*What you need to do*
Copy out word for word everything from the line containing "From the camera, what" down to the end of the records, including both of those ends.
++++
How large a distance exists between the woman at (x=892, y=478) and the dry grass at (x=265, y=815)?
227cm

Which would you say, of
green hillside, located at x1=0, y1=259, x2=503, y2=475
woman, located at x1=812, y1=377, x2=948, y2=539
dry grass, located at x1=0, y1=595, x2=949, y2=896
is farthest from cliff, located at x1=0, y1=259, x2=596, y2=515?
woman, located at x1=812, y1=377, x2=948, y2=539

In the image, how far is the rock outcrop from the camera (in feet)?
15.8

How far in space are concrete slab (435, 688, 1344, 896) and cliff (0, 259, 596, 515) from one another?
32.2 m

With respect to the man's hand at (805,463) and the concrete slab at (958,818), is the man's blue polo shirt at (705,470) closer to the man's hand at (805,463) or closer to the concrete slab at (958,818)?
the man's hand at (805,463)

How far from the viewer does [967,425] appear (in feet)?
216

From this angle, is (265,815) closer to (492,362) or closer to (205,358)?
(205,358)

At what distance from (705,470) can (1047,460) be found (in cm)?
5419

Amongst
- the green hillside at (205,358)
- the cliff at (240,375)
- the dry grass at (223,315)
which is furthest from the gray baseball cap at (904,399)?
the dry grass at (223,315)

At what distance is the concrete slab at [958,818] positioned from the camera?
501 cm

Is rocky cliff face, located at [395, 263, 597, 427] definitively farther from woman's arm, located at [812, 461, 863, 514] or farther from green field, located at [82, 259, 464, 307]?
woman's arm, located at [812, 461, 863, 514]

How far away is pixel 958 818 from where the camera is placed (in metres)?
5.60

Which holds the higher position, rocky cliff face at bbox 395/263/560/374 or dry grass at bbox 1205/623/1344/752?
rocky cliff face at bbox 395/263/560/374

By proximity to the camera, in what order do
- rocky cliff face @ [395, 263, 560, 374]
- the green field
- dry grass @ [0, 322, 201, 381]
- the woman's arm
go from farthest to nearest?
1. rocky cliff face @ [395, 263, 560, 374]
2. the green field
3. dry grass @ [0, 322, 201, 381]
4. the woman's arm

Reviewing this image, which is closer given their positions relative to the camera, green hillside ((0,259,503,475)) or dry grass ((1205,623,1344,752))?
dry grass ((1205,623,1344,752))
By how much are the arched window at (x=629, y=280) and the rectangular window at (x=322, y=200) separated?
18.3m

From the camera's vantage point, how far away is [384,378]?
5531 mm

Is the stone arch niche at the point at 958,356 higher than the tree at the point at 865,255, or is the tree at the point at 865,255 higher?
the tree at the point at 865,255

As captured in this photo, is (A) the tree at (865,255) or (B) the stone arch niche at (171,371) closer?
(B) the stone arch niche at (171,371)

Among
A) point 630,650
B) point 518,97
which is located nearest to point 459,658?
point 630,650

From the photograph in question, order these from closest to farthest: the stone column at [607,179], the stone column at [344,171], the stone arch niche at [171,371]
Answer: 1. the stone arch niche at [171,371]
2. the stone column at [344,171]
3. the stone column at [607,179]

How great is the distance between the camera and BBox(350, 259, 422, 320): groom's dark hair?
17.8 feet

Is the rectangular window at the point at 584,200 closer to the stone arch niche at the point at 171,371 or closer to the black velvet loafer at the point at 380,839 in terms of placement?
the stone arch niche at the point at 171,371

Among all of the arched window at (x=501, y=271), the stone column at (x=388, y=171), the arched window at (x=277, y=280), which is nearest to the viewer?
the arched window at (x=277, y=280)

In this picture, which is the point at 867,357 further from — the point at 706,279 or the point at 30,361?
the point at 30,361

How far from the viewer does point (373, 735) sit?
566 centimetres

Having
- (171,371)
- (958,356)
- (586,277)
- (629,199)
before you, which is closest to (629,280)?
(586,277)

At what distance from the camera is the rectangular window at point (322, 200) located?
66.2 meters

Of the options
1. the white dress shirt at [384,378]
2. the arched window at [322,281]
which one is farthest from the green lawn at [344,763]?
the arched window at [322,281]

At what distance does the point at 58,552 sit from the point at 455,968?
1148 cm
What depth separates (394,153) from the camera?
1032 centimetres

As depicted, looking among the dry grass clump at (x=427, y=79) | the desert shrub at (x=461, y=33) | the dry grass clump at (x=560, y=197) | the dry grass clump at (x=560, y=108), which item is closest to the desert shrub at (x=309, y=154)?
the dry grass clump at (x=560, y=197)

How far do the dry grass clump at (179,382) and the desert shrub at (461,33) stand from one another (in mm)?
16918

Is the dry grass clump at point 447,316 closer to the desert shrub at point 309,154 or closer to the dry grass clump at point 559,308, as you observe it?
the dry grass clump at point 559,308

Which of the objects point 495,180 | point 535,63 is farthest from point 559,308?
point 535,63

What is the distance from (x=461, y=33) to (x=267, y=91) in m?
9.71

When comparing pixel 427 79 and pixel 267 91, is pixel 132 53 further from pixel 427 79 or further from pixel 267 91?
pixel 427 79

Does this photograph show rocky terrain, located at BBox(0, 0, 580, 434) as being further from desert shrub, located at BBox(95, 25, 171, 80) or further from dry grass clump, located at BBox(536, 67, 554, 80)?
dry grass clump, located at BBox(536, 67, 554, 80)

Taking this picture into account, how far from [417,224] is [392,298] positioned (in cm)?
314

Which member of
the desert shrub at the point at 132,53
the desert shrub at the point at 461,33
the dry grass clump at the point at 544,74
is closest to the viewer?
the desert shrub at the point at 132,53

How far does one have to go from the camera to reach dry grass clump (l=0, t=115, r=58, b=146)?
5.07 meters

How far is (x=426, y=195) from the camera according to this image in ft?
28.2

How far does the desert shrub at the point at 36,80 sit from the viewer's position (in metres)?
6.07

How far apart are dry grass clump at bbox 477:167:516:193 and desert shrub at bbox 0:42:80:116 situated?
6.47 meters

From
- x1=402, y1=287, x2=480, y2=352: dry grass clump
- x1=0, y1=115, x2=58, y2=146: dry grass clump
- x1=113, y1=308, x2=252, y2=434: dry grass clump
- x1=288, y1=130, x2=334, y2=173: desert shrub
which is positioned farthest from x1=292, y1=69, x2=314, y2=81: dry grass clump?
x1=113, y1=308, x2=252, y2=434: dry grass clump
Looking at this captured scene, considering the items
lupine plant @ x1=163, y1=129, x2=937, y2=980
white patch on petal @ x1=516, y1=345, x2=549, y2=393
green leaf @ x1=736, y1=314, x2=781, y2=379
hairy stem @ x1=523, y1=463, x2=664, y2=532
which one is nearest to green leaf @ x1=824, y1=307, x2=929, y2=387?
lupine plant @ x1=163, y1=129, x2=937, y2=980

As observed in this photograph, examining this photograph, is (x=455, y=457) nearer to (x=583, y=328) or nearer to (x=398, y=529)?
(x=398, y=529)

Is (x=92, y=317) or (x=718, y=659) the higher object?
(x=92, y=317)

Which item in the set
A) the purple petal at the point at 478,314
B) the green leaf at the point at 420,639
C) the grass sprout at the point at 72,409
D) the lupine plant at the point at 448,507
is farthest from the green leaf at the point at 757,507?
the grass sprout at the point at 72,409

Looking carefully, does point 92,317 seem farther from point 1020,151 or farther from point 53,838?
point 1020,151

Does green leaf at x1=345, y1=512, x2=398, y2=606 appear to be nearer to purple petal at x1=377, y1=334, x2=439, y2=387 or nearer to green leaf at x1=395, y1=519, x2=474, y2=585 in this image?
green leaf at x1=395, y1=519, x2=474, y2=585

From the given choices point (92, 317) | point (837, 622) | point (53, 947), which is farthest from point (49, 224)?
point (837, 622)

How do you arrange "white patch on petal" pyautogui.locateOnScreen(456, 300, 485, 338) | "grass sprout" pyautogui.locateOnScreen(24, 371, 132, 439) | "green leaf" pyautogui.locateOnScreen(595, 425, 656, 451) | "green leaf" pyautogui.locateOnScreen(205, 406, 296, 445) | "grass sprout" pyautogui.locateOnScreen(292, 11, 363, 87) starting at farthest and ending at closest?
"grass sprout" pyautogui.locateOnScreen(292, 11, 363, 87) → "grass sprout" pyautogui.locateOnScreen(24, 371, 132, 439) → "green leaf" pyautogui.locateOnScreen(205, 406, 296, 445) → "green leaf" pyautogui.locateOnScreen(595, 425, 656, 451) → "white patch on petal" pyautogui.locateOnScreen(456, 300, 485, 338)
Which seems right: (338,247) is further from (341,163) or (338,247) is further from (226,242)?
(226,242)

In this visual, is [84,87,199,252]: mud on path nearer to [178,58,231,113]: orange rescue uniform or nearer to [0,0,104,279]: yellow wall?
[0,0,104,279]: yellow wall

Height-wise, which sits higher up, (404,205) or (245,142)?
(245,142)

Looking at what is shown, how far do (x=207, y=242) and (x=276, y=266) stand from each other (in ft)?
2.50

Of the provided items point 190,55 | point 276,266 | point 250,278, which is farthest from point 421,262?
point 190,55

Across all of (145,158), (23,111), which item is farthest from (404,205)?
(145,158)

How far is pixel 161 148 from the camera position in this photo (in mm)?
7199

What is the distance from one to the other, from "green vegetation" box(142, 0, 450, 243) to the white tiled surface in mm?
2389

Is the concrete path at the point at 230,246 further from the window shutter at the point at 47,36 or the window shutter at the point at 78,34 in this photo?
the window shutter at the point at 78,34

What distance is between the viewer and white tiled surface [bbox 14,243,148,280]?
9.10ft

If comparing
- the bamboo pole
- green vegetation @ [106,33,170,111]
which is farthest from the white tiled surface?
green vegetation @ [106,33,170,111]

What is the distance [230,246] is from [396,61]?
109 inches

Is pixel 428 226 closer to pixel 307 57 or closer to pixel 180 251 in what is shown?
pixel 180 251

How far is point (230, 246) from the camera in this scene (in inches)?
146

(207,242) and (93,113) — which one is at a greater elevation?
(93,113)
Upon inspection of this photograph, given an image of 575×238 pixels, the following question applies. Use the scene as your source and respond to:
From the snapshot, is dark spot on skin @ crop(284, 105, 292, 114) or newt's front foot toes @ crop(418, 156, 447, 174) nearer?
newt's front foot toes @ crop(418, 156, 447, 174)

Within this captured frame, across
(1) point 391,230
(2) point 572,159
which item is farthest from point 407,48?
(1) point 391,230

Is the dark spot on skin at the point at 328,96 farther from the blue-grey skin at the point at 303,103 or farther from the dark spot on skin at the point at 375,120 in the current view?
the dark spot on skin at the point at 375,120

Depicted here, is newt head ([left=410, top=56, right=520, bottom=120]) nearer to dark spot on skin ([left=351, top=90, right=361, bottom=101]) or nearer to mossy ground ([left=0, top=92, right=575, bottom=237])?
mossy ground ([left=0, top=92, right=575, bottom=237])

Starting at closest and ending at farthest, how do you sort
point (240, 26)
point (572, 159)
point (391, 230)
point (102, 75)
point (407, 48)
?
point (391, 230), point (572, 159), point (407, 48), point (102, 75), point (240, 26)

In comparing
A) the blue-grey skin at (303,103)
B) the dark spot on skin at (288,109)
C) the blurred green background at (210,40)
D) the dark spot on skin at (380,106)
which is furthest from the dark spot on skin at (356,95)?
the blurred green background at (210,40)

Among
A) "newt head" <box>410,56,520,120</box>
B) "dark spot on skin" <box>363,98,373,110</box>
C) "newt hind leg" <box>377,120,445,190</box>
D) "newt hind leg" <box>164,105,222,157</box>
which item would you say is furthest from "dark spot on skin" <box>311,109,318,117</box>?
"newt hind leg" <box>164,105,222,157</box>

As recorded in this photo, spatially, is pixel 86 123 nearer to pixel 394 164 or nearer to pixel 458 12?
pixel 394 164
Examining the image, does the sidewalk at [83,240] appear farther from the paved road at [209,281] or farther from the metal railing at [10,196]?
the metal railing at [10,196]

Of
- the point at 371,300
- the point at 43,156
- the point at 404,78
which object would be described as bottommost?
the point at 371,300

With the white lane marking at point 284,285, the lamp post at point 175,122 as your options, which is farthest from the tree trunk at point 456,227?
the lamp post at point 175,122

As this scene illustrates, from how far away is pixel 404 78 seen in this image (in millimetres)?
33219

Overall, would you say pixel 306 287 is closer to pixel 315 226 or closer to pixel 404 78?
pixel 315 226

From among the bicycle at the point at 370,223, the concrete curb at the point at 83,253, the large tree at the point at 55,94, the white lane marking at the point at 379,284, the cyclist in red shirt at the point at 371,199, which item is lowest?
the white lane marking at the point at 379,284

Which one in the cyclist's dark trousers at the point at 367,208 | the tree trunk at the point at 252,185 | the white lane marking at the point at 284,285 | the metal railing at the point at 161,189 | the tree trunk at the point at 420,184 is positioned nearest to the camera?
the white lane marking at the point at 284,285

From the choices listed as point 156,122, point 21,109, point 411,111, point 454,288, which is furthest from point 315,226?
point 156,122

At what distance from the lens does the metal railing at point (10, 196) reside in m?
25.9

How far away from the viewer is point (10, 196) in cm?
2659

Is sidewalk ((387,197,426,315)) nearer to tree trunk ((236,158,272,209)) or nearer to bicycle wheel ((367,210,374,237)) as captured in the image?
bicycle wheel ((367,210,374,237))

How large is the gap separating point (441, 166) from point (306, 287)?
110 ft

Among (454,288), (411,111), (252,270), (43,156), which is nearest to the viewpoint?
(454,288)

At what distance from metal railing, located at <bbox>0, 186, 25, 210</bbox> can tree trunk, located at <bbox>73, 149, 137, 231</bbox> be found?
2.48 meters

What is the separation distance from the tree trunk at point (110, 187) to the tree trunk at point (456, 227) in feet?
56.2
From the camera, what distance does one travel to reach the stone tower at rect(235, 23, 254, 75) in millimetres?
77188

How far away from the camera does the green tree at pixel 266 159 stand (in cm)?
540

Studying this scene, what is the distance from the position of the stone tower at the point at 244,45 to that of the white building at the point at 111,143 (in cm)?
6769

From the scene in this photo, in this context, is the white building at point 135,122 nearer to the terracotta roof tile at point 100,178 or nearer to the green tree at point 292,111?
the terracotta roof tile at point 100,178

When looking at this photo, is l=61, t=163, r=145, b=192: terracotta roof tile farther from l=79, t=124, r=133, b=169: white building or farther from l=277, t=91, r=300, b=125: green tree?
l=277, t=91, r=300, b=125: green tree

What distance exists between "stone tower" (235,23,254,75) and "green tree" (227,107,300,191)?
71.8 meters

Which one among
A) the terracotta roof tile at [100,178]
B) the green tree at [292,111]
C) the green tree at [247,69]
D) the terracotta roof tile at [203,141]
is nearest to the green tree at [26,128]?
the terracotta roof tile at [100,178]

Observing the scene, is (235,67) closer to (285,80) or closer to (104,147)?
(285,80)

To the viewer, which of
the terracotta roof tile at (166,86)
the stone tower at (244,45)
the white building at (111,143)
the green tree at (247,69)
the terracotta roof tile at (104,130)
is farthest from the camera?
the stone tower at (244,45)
++++
*Correct response*
From the camera, what distance does one travel to reach the stone tower at rect(235, 23, 254, 75) in millimetres?
77188

How far away from the camera does the green tree at pixel 266 159 stand (in cm)?
540

Studying this scene, what is the distance from the position of the stone tower at the point at 244,45 to that of the white building at the point at 111,143 (in cm)?
6769

From the scene in this photo, in this context, is the white building at point 135,122 nearer to the terracotta roof tile at point 100,178 or nearer to the green tree at point 292,111?
the terracotta roof tile at point 100,178

When looking at this photo, is l=61, t=163, r=145, b=192: terracotta roof tile farther from l=79, t=124, r=133, b=169: white building or farther from l=277, t=91, r=300, b=125: green tree?
l=277, t=91, r=300, b=125: green tree

What distance exists between "stone tower" (235,23,254,75) and "green tree" (227,107,300,191)?
71.8 meters

Which one among
A) the terracotta roof tile at [100,178]
B) the green tree at [292,111]
C) the green tree at [247,69]
D) the terracotta roof tile at [203,141]
is nearest to the green tree at [26,128]?
the terracotta roof tile at [100,178]

Observing the scene, is (235,67) closer to (285,80) or closer to (104,147)?
(285,80)

To the viewer, which of
the terracotta roof tile at (166,86)
the stone tower at (244,45)
the white building at (111,143)
the green tree at (247,69)
the terracotta roof tile at (104,130)
is farthest from the camera?
the stone tower at (244,45)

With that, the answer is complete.